Sorry, ladies, you lack the desire for the "adrenaline rush" of the Internet

By Mary Elizabeth Williams

Senior Writer

Published March 19, 2010 6:01PM (EDT)

Have you heard, ladies? Blogging is for guys. So sayeth Margaret Wente of the Globe and Mail. In an Op-Ed that would have been woefully off the mark even in 2002, Wente this week explains this whole "cyberspace" thing as a masculine conceit.

"People often ask me why I don't start a blog," she writes, going on to elucidate that "Guys seek thrills and speed. They go for the adrenalin rush. They get pumped by going higher, faster, farther than anyone else. They want lots of action and instant gratification.
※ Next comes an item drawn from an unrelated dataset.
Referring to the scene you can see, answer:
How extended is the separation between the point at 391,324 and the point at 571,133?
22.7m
That's also why guys like blogging -- instant opinions, and lots of them."

Pardon me, Margaret Wente, but didn't your country just play host to a little sporting get-together that seemed to offer ample evidence that chicks can dominate quite nicely in the "higher, faster, farther" department? Lest I appear to be soft-pedaling in my oh so feminine style, let me put it another way -- did you watch the freakin' OLYMPICS?

But more than being a mite out of touch on the issue of women's desire for conquest, Wente is also clearly getting her version of Internet demographics from the division of "Things Pulled Out of Her Ass." The blogosphere has females galore. In fact, as another Salon staffer face-palmed after reading Wente's story, who among us hasn't heard the argument that blogging is actually a femmy pursuit, because we love to share our thoughts and special emotions so much? Why, just last Sunday, in one of the most condescending New York Times Styles pieces to run in at least days, Jennifer Mendelsohn devoted much virtual ink to the revoltingly nicknamed phenomenon known as "mommy blogging." Why do women so love to blog, she mused? Well, Mendelsohn summed it up by using the word "kaffeeklatsch." Twice.
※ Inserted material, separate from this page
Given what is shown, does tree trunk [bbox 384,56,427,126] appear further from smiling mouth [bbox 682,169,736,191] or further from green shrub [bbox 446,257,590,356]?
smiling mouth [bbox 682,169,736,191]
And this week, Michael Wolff, whose insights are always good for raising the blood pressure a few points, likewise dismissively declared that Twitter is for girls because of the "dear-diary nature of the medium."
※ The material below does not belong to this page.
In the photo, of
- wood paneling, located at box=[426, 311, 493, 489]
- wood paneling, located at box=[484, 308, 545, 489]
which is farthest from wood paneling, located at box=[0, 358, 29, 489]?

Yet in Wente's world, "Opinionizing in public is a form of mental jousting, where the aim is to out-reason, out-argue or out-yell your opponent," and "Women are simply not as interested in doing it." I guess that's why there is no such thing as Jezebel or Bitch PhD or XX Factor or the Sexist or Shapely Prose or – wait! I'm soaking in it! Broadsheet! Also, the sky is red and Paul Rudd is my boyfriend because I deem it so.

So which is it, really? Is the Internet just a big Yoplait ad via the Oprah book club, with a bunch of girls sitting around processing their feelings about lipstick and boyfriends? Or is it a giant dick-waving contest? Hint: This is a trick question because the answer is, it's both. And more. Men and women may have different communication styles, to be sure, but we both have things to say, and a burning desire to share them. Though real numbers are hard to come by, a 2007 survey found that the ratio of men to women who blog is about 58 percent to 42 percent. Hardly a single-sex community.  And believe it not, men blog about fashion and women blog about news. You can Google it before you write your next Op-Ed, folks.

That's why, although it's an exercise in barrel of fish shooting to point out that if you took the combined understanding of social media that Margaret Wente, Jennifer Mendelsohn, and Michael Wolff possess, it would fill one Twitter update with characters to spare, those of us who care about Net culture need to keep doing just that. Because all of them write for major news outlets, and have editors who somewhere along the way actually thought their inane, unproven thinky thoughts on a culture they know nothing about were worth publishing. Which is unacceptable, insulting and plain old lazy-ass journalism.

On one front, however, Margaret Wente is absolutely correct. In her summation, she explains, "These days, you don't even have to start a blog to get an audience. All you have to do is write 'Margaret Wente is an idiot' and hit send. Instant gratification!"  Yup, Margaret Wente is an idiot. And it's so very gratifying to say so.